I have often done it by myself, although not by the recommend procedure. And it's not a lot of fun.


----------



## microstar (Dec 7, 2015)

Elaborating on Aud J's comment, if you maintain a standard high trim for a standard or rep plot, once you have all the lights focused correctly, you can lay out a plastic tarp and lower the pipe to a convenient low trim working height--say 6'. Trace and label the outlines of the beams on the tarp. Mark the position of the fixture clamps on the pipe and reference points to locate the tarp on the stage floor. As long as you bring the pipe to its correct high and low trim, everything should be very close.


----------



## AsherSB (Dec 9, 2015)

We had ladders at my high school, I wouldn't recommend it, no fun for students to brave that sort of thing. Bringing it up and down is probably your best option, maybe look into a retrofit sometime soon.


----------



## TheaterEd (Dec 10, 2015)

My incredibly low-tech method is to stand where I want the light to hit and point with my arm up to where the light will be at high trim. Then I have one of my techs make the light match the angle of my arm. This isn't going to work with your small areas, but it can be effective for general areas if you don't have the right tools lying around.


----------



## JonathanHarpur (Dec 10, 2015)

TheaterEd said:


> My incredibly low-tech method is to stand where I want the light to hit and point...



Hey! You're a sextant! Sort of.


----------



## Evans Poulos (Dec 11, 2015)

And he knows it. Lol


----------



## JonathanHarpur (Dec 13, 2015)

At the very least, I'm sure he's inclined to agree.

...I'm here all week. Try the roast beef, and don't forget to tip your waitress. Thank you, goodnight.


----------



## Rose03 (Nov 30, 2018)

Does anyone have tips for focusing lights on etc prodigy. I find it difficult to guess where the beams will end out once the pipe is back up.


----------



## SteveB (Nov 30, 2018)

Genie lift ?

https://www.northerntool.com/shop/t...e1skJFAbHNb3bgREy1UXFVtk5nC3wRq8aAk_pEALw_wcB


----------



## BillConnerFASTC (Nov 30, 2018)

TASKS TO COMPLETE:
a - In the forum thread on focusing stage lights, what working height does microstar suggest lowering the pipe to?
b - Quote the forum thread on focusing stage lights, beginning at the words "At the very" and stopping after "Thank you, goodnight.".
c - Continue the forum thread on focusing stage lights from the point where it stops.

GIVEN ENTRIES:
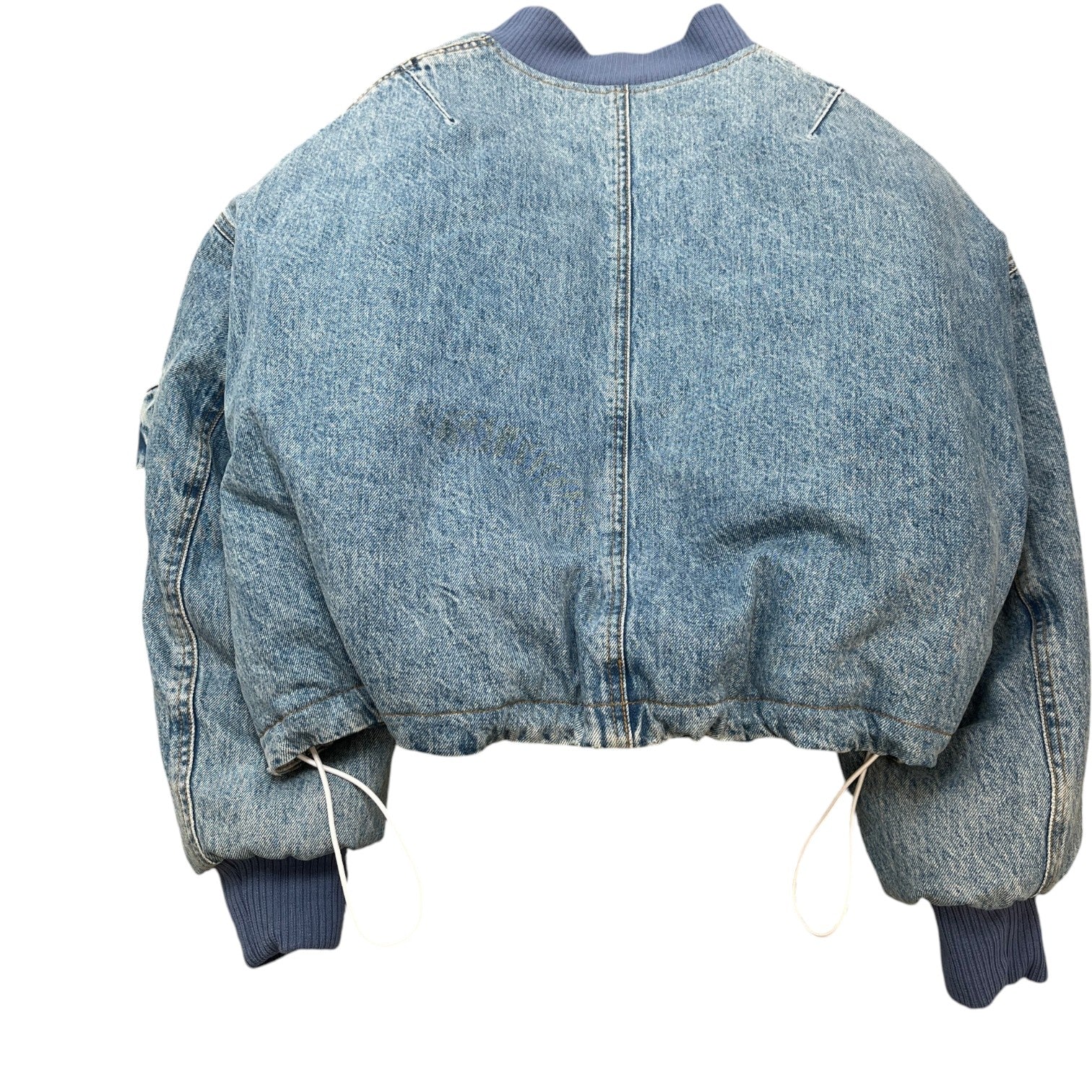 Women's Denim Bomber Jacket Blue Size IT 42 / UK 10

---

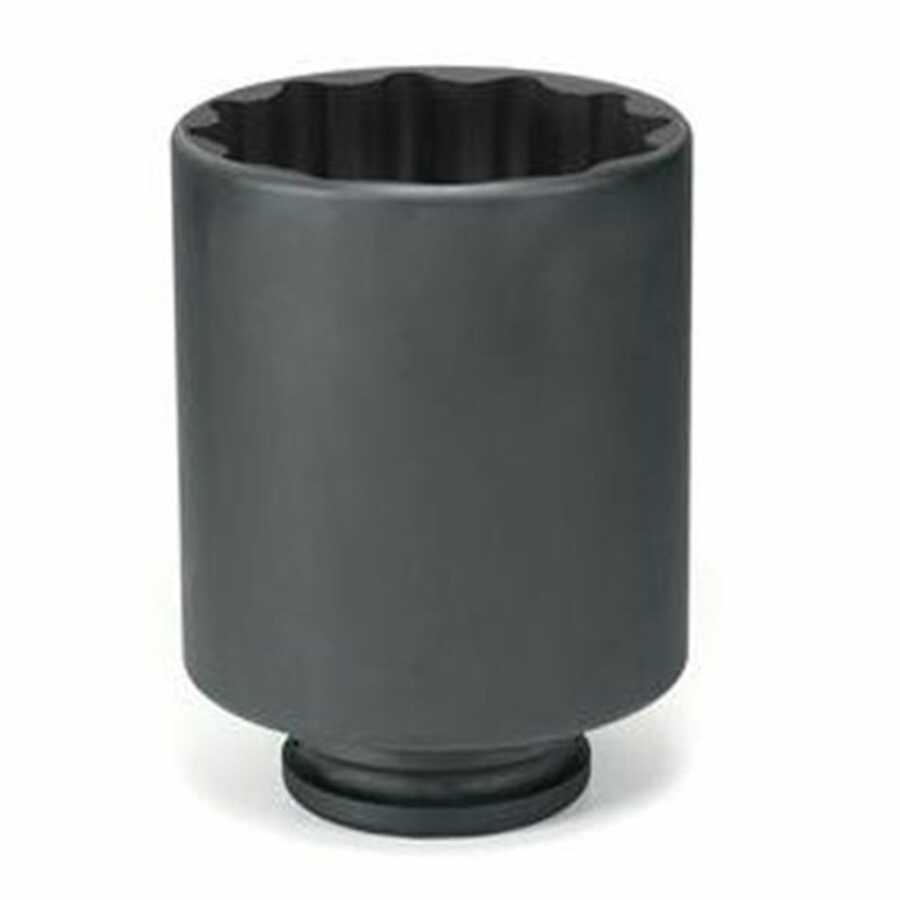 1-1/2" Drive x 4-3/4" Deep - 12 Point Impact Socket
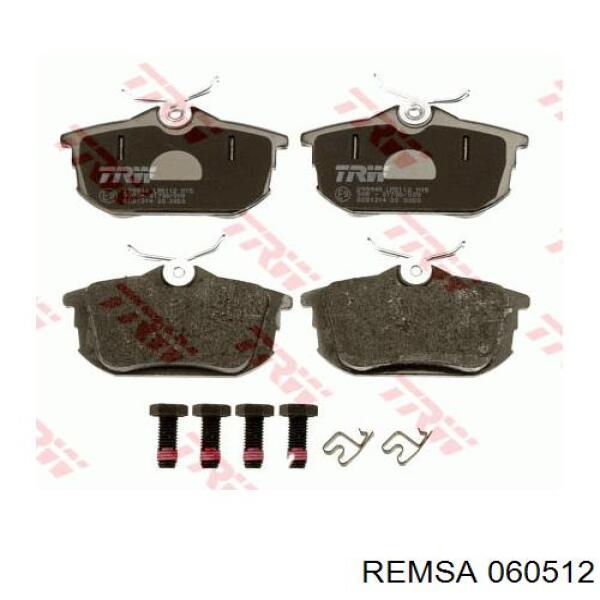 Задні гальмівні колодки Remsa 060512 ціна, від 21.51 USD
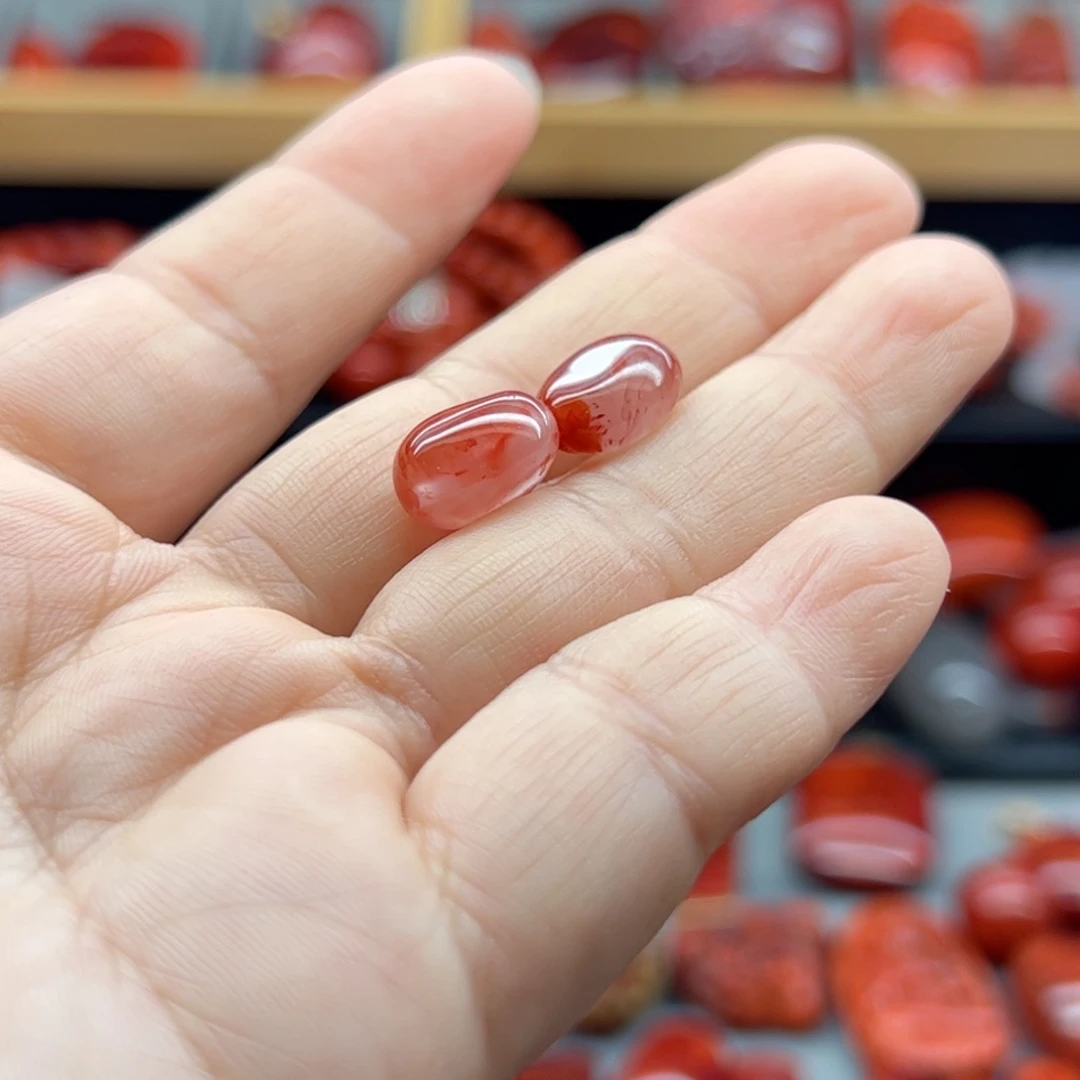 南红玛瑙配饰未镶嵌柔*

RESULTS OF THE EXERCISE:
a - A convenient low trim working height of about 6 feet.

b -
At the very least, I'm sure he's inclined to agree.

...I'm here all week. Try the roast beef, and don't forget to tip your waitress. Thank you, goodnight.

c -
Lights can be hung, services, and rough focused on the floor but not possible to do really good focus of non-automated lights from the floor. Bounce focusing is just frustrating.

Besides a powered personnel lift, scaffolding is used also, and is less expensive. I've liked UpRight Scaffolding, which I was able to erect and disassemble solo, but there are others. Ladders are not recommended.


----------



## sk8rsdad (Nov 30, 2018)

It sounds like you need a primer on how to bounce focus.

https://www.controlbooth.com/wiki/bounce-focus
https://www.controlbooth.com/threads/bounce-focus-tips.39168/

It's an exercise in applied trigonetry and similar triangles. Here's an example.

Let's assume your trim height is 6m (~18 ft)
Make the batten's focus height 2m (~6 ft). This makes the ratios simple (3:1)
For each fixture:

_It is important to consider each fixture separately. If 2 fixtures need to intersect when at trim height, they won't intersect when the batten is at focus height. The beams hit the floor at different locations when the triangle is 2m tall than they will when it is 6m tall._
If you want the focus point on the floor to be 3m downstage when at trim, then the focus point (when the batten is at focus height) needs to be set at 1m downstage.
Similarly, if you want the floor focus point to be 2 m to stage left, then the fixture needs to be panned 2/3 m from a theoretical line perpendicular to the fixture.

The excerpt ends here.